Dans ma classe, il y avait toutes sortes de personnes. Comme partout ailleurs à vrai dire. Mais ici, je sentais que je pouvais être moi-même et faisait en quelque sorte de mon cas une généralité en pensant : "Puisque je suis comme cela, tout le monde l'est", ce qui restait évidement à prouver. Depuis que la fille sur laquelle je lorgnais depuis des mois m'avais adressée la parole, je me sentais comme une sorte d'Hercule avec deux mains gauches et un pas chancelant. J'avais l'impression d'être le gars le plus cool sur cette terre !

Assise à son habituelle place au fond près des fenêtres à contempler le paysage côté campagne. Je n'aurai pu dire si dans ses rêves elle parcourait l'Alaska - pays qu'elle adorait suite à la lecture d'un roman - ou, si elle se contentait d'admirer un patchwork de champs roux et dorés. En revanche, je savais qu'elle était calme mais pas timide. Si elle avait quelques chose à dire, elle le disait et ce, sans détour, parce qu'elle était Mackenzie Tallandier. Parce que c'était elle, la fille, la rencontre qu'on n'imagine pas mais qu'on attends depuis toujours et qui débarque dans votre vie sans prévenir et la change à tout jamais sans qu'on ne sache si c'est une bonne ou une mauvaise chose.

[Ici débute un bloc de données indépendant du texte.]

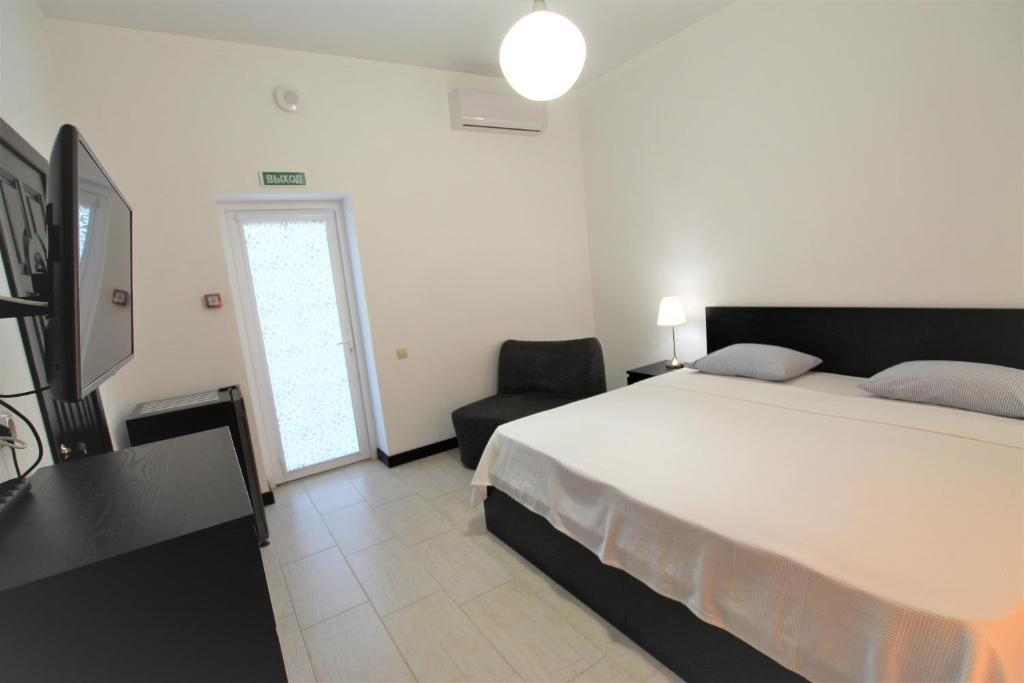 A bed or beds in a room at Guest House Azov Inn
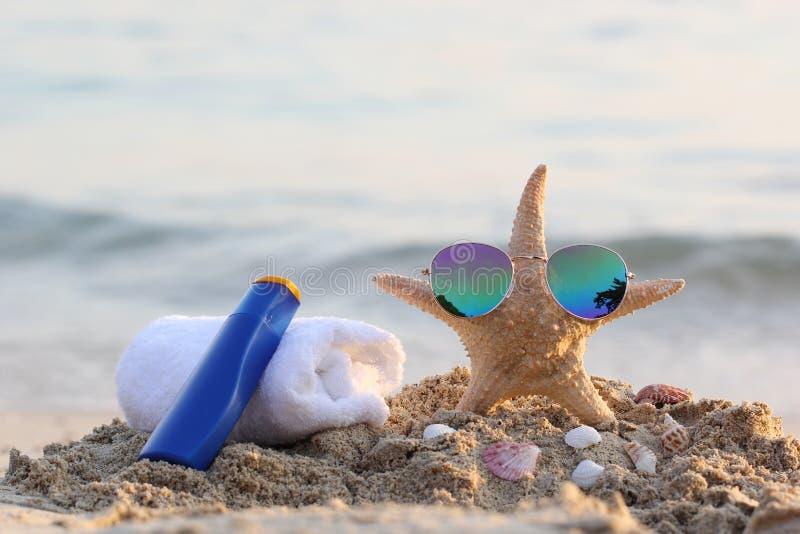 Primer de la playa del verano con las gafas de sol en la crema de la protección de las estrellas de mar y del sol, toalla en play fotografía de archivo libre de regalías
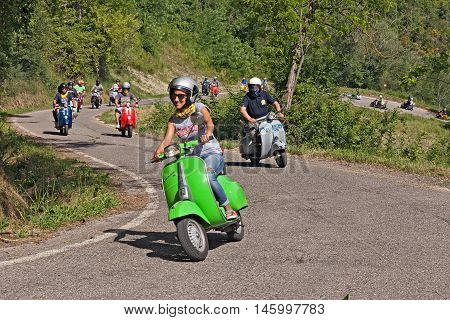 CESENA, ITALY - JUNE 26: biker girl leads a group of bikers riding a vintage italian scooter Vespa on the hills during the rally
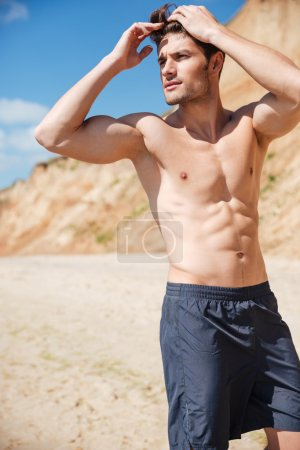 Attractive shirtless young man standing on beach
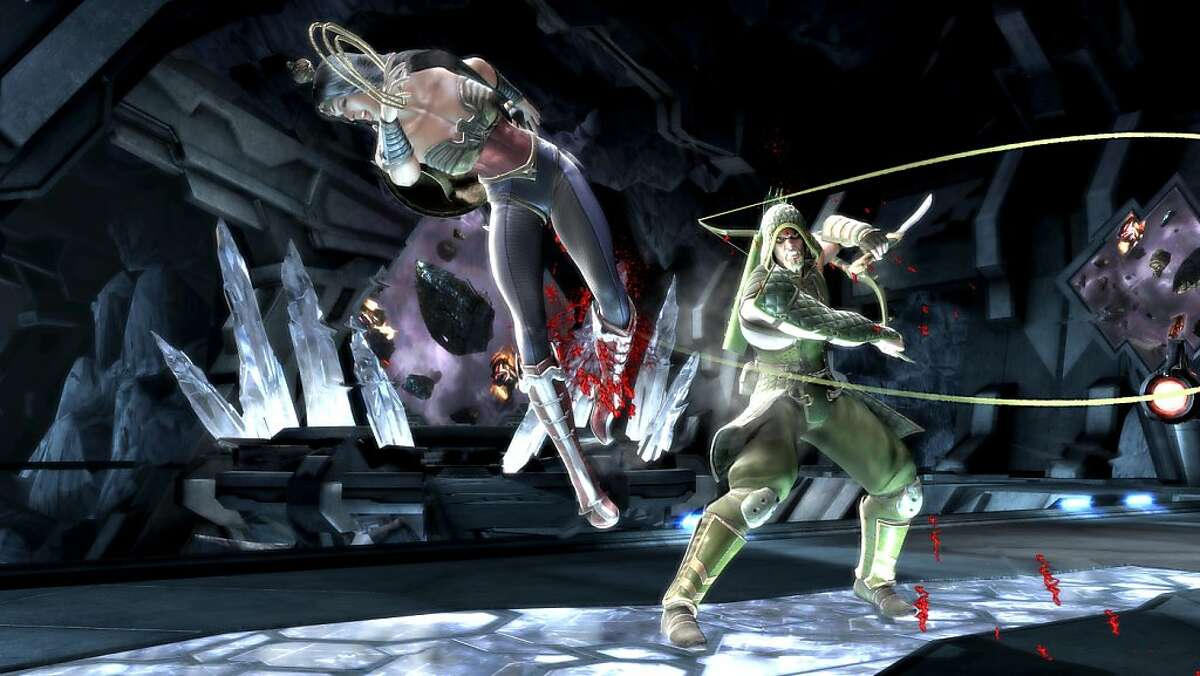 Wonder Woman and Green Arrow fight in the Batcave in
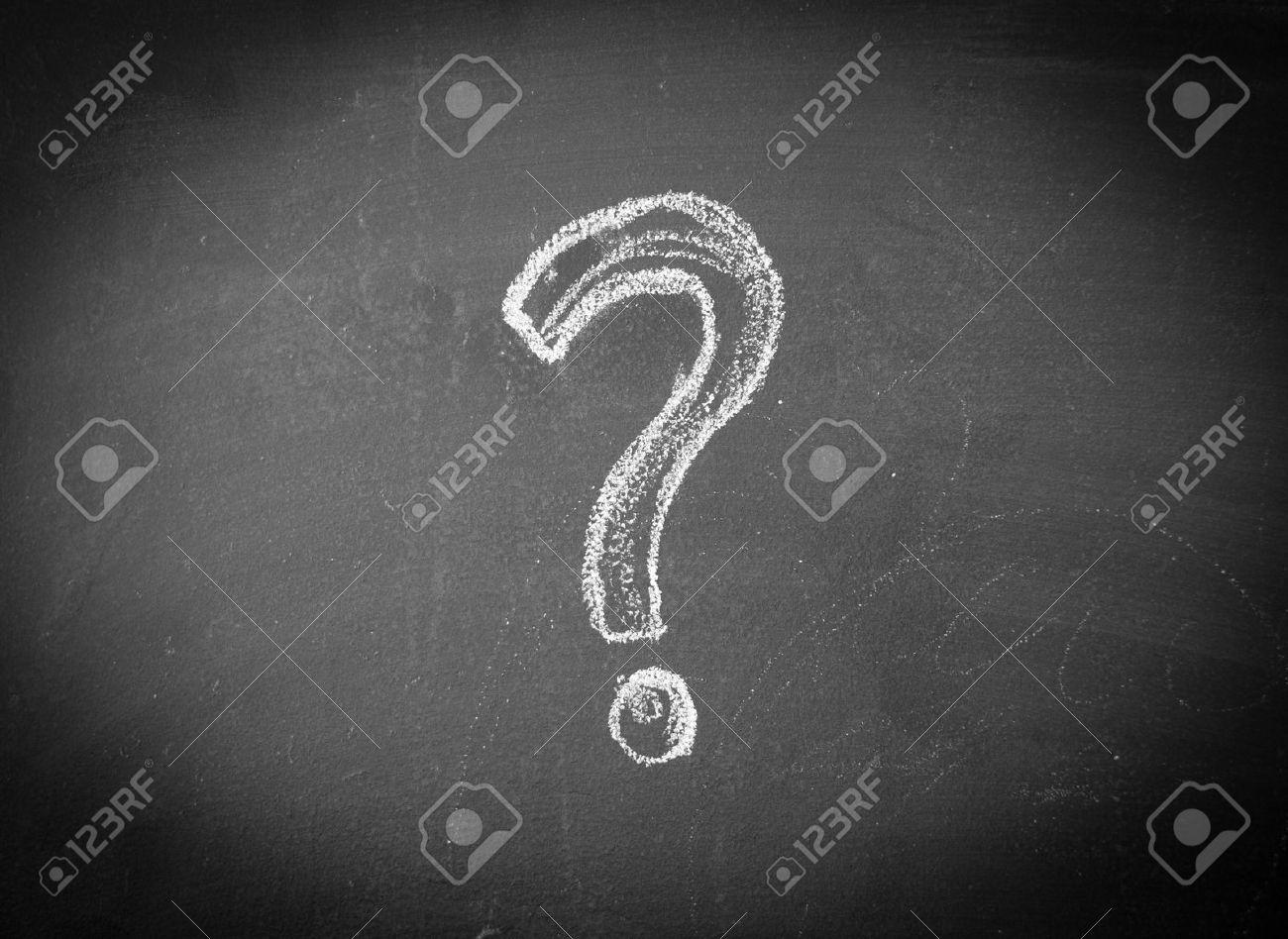Question mark drawn in chalk on a blackboard - 33713626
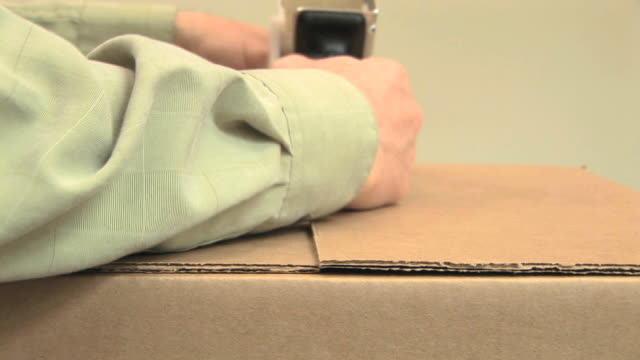 ECU SELECTIVE FOCUS Man's hands taping up cardboard box with tape dispenser, Brush Prairie, Washington, USA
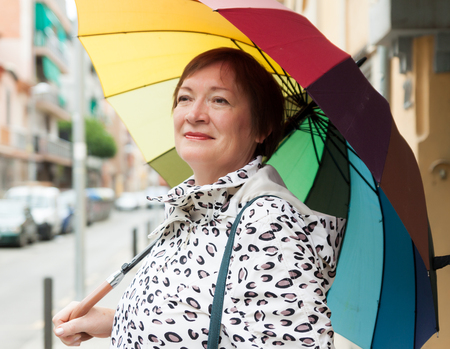 pensionary: portrait of mature woman with umbrella in autumn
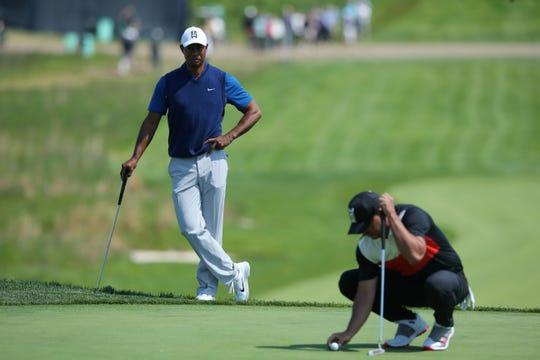 May 16, 2019; Bethpage, NY, USA; Brooks Koepka lines up his putt on the 18th green as Tiger Woods looks on during the first round of the PGA Championship golf tournament at Bethpage State Park - Black Course.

Contrairement à ces clichés sur les filles qui pullulent - et qui parfois se revelent vrais , elle ne semblait pas avoir de trouble alimentaire et ne paraissait pas avoir d'envie suicidaire. Elle ne parlait pas constement de garçon ou de sujet lié comme la nouvelle paire de botte qu'elle venait de s'acheter ou encore la différence entre rouge carmin et rouge grenade. Elle ne passait pas trois ans en intercours à se repomponer, je crois même qu'elle se foutait pas mal de son physique tant qu'elle était propre. Elle sentait la noix de maccadamia et la poussière des jours de pluies en été.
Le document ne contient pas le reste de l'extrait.